So, in order to make things easier and safer, I released a free version of DVD Catalyst, enabling people to convert their videos without all the hassles.
DVD Catalyst GT, originally released back in 2006, is sort of a "lite" version of DVD Catalyst 4. Don't take the "lite" to literary though, DVD Catalyst GT offers the same (and more) functionality as most $40 conversion tools out there, its just that DVD Catalyst 4 offers a LOT more than those.
Many DVD Catalyst 4 users don't even come close to using half of its capabilities, so I released DVD Catalyst GT to provide yet an even more affordable solution that just has the features needed by most and doesn't have the extra stuff used by a few. It converts DVDs and video files, has black border removal, quality adjustments and the most used video and audio tweaks.
Website redesign. Part of the hold-up on releasing both apps was because due to time issues, I wasn't able to get the documentation for the apps, along with the changes needed to the website completed.
So, the days since Halloween, I've been working on the redesign, along with adding new content, and of course, while working on that, bugs popped up that needed fixing, and new ideas got implemented as well.
History: As mentioned above, DVD Catalyst Free and DVD Catalyst GT are "updates" to previously released applications. While both successful (DVD Catalyst GT has, just like DVD Catalyst 4, a few awards under its belt), I ended up shelving both apps after, due to some complications with my (then) web hosting company, I lost the dvdcatalyst.com website domain back in August of 2008.
With the dvdcatalyst.com website gone, the time involved trying to continue and build-up a new product website, Tools4Movies.com was too much to continue development with these 2 apps.
Earlier this year, I ran into the source code for both apps again, and after playing with it a bit, I figured it would be cool to restore these apps again. Last year, I was able to get the dvdcatalyst.com domain back after fighting with one of my competitors whom posted up a fake free "dvd catalyst", so with the domain back, bringing the apps back would be quite fitting as well.
Of course things didn't age well, with profiles for devices that haven't been available for quite some time, and scan/conversion code that was pretty basic, but with some changes, I was able to get it working properly.

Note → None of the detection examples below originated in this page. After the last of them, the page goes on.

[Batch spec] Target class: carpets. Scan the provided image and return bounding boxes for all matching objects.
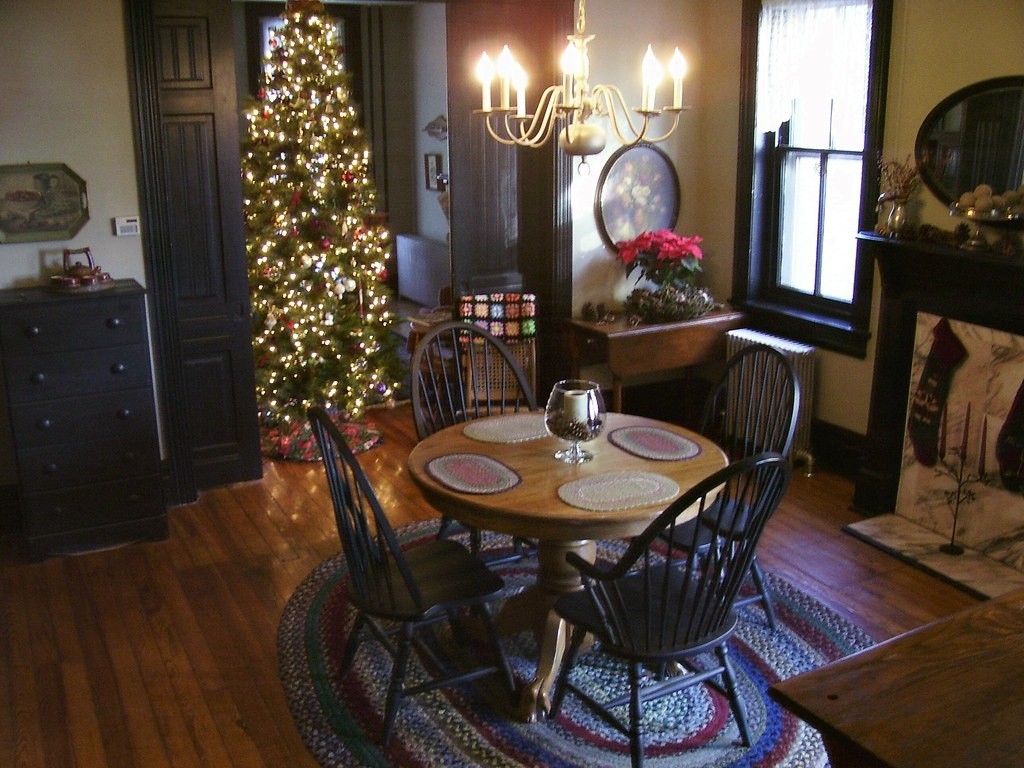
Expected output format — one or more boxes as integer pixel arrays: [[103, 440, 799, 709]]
[[275, 518, 879, 768]]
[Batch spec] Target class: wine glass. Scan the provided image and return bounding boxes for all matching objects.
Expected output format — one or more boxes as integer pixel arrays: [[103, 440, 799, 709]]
[[544, 379, 607, 464]]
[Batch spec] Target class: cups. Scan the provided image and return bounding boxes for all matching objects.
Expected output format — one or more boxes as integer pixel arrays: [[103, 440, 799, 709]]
[[50, 273, 111, 287]]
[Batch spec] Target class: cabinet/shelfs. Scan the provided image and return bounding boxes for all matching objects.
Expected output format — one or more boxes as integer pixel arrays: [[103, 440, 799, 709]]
[[1, 278, 173, 565]]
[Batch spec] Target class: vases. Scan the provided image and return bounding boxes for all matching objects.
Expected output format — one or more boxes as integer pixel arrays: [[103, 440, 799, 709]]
[[888, 198, 911, 234]]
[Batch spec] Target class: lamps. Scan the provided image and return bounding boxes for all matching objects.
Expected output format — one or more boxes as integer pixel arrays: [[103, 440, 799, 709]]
[[472, 0, 687, 178]]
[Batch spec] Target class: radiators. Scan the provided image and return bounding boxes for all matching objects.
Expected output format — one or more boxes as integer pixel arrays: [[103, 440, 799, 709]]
[[722, 328, 817, 480], [397, 233, 450, 308]]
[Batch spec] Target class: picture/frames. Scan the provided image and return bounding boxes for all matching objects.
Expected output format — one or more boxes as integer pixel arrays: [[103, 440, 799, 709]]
[[593, 141, 683, 252], [424, 152, 444, 191], [0, 162, 91, 244]]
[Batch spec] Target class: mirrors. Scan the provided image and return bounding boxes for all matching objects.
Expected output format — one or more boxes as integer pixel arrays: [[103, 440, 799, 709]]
[[914, 75, 1024, 230]]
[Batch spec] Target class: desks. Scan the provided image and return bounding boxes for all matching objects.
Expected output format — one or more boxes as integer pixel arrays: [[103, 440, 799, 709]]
[[407, 311, 455, 422], [407, 410, 729, 659], [766, 584, 1024, 768], [565, 307, 745, 413]]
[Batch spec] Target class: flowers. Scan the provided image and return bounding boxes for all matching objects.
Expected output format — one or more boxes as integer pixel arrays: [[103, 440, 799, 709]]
[[875, 151, 921, 203], [614, 230, 702, 291]]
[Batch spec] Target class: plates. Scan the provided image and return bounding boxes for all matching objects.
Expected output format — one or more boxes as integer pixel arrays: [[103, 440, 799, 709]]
[[948, 202, 1021, 253]]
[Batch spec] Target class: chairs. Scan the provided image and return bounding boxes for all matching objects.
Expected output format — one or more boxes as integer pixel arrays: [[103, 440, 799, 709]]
[[659, 343, 801, 632], [547, 451, 791, 768], [457, 294, 538, 422], [409, 321, 540, 568], [305, 404, 519, 747]]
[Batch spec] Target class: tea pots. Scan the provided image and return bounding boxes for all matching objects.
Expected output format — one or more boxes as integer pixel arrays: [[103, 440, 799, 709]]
[[63, 247, 101, 277]]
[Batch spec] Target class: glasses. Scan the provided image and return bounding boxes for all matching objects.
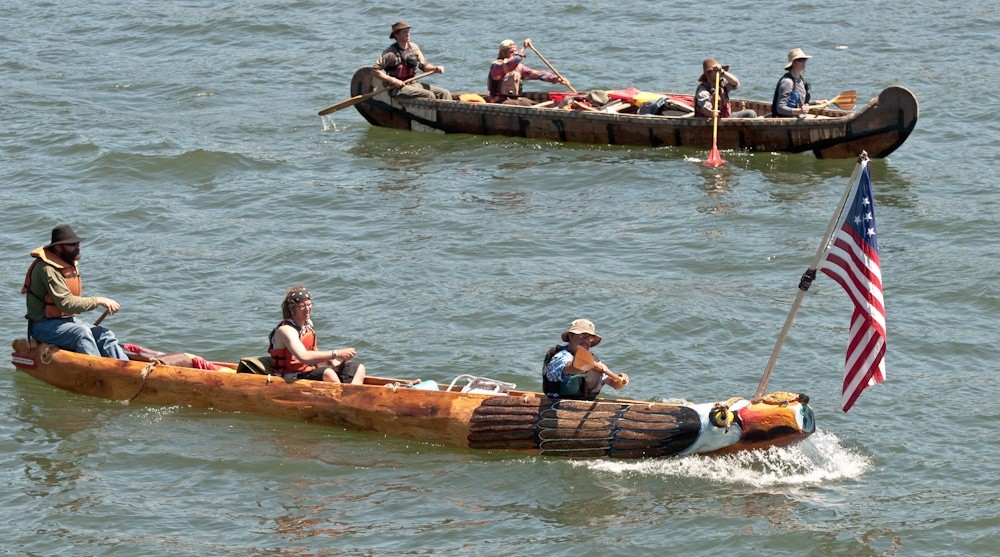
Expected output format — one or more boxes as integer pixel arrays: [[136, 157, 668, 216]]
[[575, 334, 594, 342], [293, 302, 314, 311], [61, 243, 79, 247]]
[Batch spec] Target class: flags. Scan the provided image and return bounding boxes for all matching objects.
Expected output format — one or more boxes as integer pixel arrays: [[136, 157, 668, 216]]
[[818, 160, 888, 413]]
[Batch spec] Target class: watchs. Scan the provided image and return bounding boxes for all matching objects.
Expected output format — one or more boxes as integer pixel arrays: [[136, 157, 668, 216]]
[[332, 350, 337, 359]]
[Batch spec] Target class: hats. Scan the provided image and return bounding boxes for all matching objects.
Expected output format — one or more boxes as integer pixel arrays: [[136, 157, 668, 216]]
[[698, 58, 730, 82], [390, 20, 412, 39], [784, 48, 812, 70], [561, 319, 603, 347], [43, 224, 86, 248], [500, 39, 517, 52]]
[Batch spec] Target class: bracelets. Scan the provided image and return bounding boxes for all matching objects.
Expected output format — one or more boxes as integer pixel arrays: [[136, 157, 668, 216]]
[[721, 70, 724, 75]]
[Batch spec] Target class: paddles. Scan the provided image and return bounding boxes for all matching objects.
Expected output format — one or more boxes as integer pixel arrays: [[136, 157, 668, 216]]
[[809, 89, 858, 111], [707, 71, 722, 163], [317, 69, 438, 117], [573, 343, 626, 389], [528, 41, 576, 92], [94, 307, 111, 326]]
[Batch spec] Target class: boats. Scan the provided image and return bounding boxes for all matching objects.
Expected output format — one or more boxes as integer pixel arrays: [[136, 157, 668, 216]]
[[8, 333, 817, 463], [348, 66, 920, 159]]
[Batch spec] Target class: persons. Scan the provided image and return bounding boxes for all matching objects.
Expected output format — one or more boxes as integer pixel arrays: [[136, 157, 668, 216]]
[[268, 286, 365, 385], [771, 48, 832, 118], [542, 319, 628, 400], [21, 224, 129, 360], [372, 20, 452, 100], [487, 40, 570, 106], [694, 57, 758, 119]]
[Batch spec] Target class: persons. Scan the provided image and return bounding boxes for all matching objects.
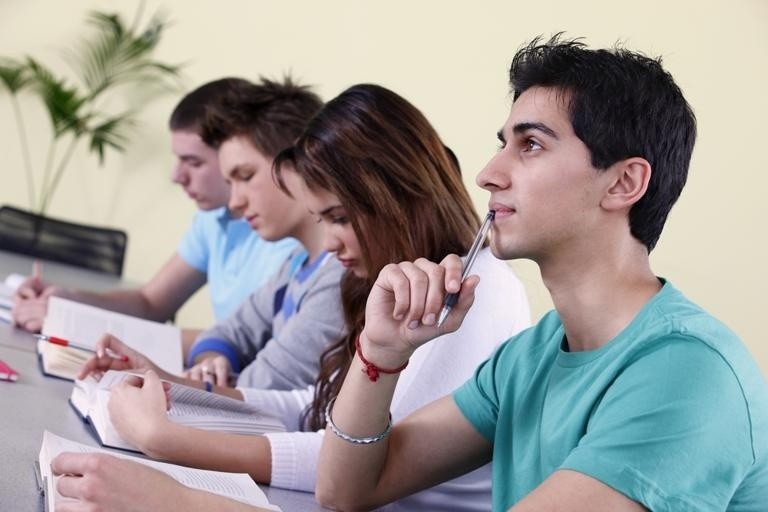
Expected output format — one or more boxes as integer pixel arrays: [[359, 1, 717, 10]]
[[11, 77, 298, 362], [48, 30, 768, 512], [75, 81, 535, 511], [178, 67, 354, 390]]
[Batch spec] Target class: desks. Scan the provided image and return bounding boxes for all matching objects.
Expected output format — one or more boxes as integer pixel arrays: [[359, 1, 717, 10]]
[[1, 247, 384, 510]]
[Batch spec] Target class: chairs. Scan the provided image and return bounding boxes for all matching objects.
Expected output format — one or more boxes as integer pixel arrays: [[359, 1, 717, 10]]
[[0, 206, 127, 283]]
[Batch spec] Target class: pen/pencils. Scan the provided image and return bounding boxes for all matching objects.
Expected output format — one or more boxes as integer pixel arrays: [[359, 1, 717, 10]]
[[33, 333, 129, 363], [436, 209, 496, 328], [33, 258, 42, 290], [206, 371, 240, 378]]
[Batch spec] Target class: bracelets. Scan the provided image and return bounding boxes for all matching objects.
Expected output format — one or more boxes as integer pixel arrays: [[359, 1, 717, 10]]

Because DVD Catalyst GT consists of a different feature set, making fairly big changes to the way it works is considerably easier than with DVD Catalyst 4, so there are some differences between the 2 at this time. Of course some of these differences will make their way into DVD Catalyst 4, but probably not all of them, and with the holiday season, it might take me a few months.
Non-visible differences between DVD Catalyst Free and DVD Catalyst GT is how they both work with DVDs. DVD Catalyst GT has newer scanning code, which translates into better scanning and faster conversions for some of the pickier DVDs. These changes also come back with conversions.
The other differences are a bit more obvious. With DVD Catalyst GT (and DVD Catalyst Free), I opted for a user-interface that was extremely simple. No need for a manual to get started, image-based icons, all very clear and easy to understand.
The quality settings easily accessible,
and organized into their own sections,
For more information, have a look at the website, Home of DVD Catalyst 4 - convert fast and easy AVI DVD MKV to Bionic Droid iPad3 iPhone4 iPod Touch4 Iconica Innotab Galaxy Tab Nabi Playbook Transformer Prime Thrive Vita Xoom XyBoard and more
I don't have much food for thoughts to add in this newsletter. The last few weeks have been murderous long days on looking at both development code and website stuff. Hours of running tests with conversions of different sources, pixel edit stuff in Photoshop and of course play testing videos on different devices. Of course in the spare minutes, I've visited my daily websites here and there to keep up with whats happening, but my main focus has been on getting the new apps out and into the world.
With the DVD Catalyst Free and DVD Catalyst GT releases done, its on to MovieGallery. I have some ideas I have been fleshing out mentally and its time to see whats possible and whats not when working with the actual code.
And that is all for this weeks DVD Catalyst Newsletter.
Thanks for reading, and have a great weekend.